Supplied passage:
────────────────────

Logan Chalmers

Personal information
- Date of birth: 24 March 2000 (age 26)
- Place of birth: Dundee, Scotland
- Height: 5 ft 9 in (1.75 m)
- Position: Winger

Team information
- Current team: St. Johnstone

Youth career
- 2010–2016: Dundee United

Senior career*
- Years: Team / Apps / (Gls)
- 2016–2024: Dundee United / 24 / (1)
- 2020: → Arbroath (loan) / 1 / (0)
- 2022: → Inverness Caledonian Thistle (loan) / 12 / (5)
- 2022–2023: → Ayr United (loan) / 11 / (2)
- 2023: → Tranmere Rovers (loan) / 13 / (0)
- 2023–2024: → Ayr United (loan) / 26 / (9)
- 2024–2026: Partick Thistle / 64 / (15)
- 2026–: St. Johnstone / 2 / (0)

International career^{‡}
- 2016: Scotland U17 / 1 / (0)
- 2020–2021: Scotland U21 / 3 / (0)

= Logan Chalmers =

Scottish footballer

Logan Chalmers (born 24 March 2000) is a Scottish professional footballer who plays as a winger for Scottish Premiership side St. Johnstone. He has also previously played for Partick Thistle and Dundee United, as well as having loan spells at Arbroath, Inverness Caledonian Thistle, twice with Ayr United and Tranmere Rovers.

==Early life==
Chalmers was born in Dundee on 24 March 2000 and joined the Dundee United Academy at the age of 10. He attended the Scottish Football Association Performance School at St John's Roman Catholic High School in Dundee.

==Club career==

===Dundee United===
Chalmers signed his first professional contract with Dundee United in July 2016. His first involvement with the first team was for Seán Dillon's testimonial match in March 2017. His competitive debut came in the Scottish League Cup in July 2017, when he came on as a substitute in a 4–1 home win over Cowdenbeath. He scored his first senior goal in October 2017, a late winner against Linfield in a Scottish Challenge Cup tie at Tannadice Park.

────────────────────

[Data taken from a collection]
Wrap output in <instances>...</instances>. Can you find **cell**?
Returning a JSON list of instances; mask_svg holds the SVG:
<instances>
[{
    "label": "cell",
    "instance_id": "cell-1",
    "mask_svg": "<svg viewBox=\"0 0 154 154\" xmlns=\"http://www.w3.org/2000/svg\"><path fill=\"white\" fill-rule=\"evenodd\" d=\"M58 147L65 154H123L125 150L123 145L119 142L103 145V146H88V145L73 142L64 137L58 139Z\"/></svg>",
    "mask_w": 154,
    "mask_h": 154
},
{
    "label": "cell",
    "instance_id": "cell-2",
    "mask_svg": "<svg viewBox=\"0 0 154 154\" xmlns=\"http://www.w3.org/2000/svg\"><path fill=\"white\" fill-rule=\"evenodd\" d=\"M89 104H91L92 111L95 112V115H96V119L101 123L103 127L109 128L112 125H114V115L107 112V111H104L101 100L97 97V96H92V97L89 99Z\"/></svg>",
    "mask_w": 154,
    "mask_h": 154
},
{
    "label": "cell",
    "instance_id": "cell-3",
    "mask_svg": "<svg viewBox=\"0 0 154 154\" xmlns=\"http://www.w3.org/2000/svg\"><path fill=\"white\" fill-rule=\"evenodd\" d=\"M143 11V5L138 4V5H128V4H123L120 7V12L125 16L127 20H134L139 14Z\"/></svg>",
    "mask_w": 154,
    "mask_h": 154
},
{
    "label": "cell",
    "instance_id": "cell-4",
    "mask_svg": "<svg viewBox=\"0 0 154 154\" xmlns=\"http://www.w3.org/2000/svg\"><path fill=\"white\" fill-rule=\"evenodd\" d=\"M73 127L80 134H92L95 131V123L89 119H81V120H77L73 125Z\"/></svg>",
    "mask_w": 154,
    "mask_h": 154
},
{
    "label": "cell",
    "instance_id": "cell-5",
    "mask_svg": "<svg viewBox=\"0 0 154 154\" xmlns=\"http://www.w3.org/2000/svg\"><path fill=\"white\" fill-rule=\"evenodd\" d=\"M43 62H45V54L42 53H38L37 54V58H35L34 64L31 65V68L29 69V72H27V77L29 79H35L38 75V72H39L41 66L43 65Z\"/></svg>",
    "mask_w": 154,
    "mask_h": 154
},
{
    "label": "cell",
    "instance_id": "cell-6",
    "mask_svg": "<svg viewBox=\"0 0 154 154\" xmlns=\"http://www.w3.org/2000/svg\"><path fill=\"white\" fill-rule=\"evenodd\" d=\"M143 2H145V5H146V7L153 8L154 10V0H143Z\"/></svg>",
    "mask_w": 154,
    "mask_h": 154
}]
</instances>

────────────────────

Questions on the material:
[A] According to the Logan Chalmers article, at what age did he join the Dundee United Academy?
[B] Set down, word for word, the part of the Logan Chalmers article that begins at the words "- 2020: → Arbroath" and ends after "Thistle / 64 / (15)".

Answers in order:
[A] He joined at the age of 10.

[B]
- 2020: → Arbroath (loan) / 1 / (0)
- 2022: → Inverness Caledonian Thistle (loan) / 12 / (5)
- 2022–2023: → Ayr United (loan) / 11 / (2)
- 2023: → Tranmere Rovers (loan) / 13 / (0)
- 2023–2024: → Ayr United (loan) / 26 / (9)
- 2024–2026: Partick Thistle / 64 / (15)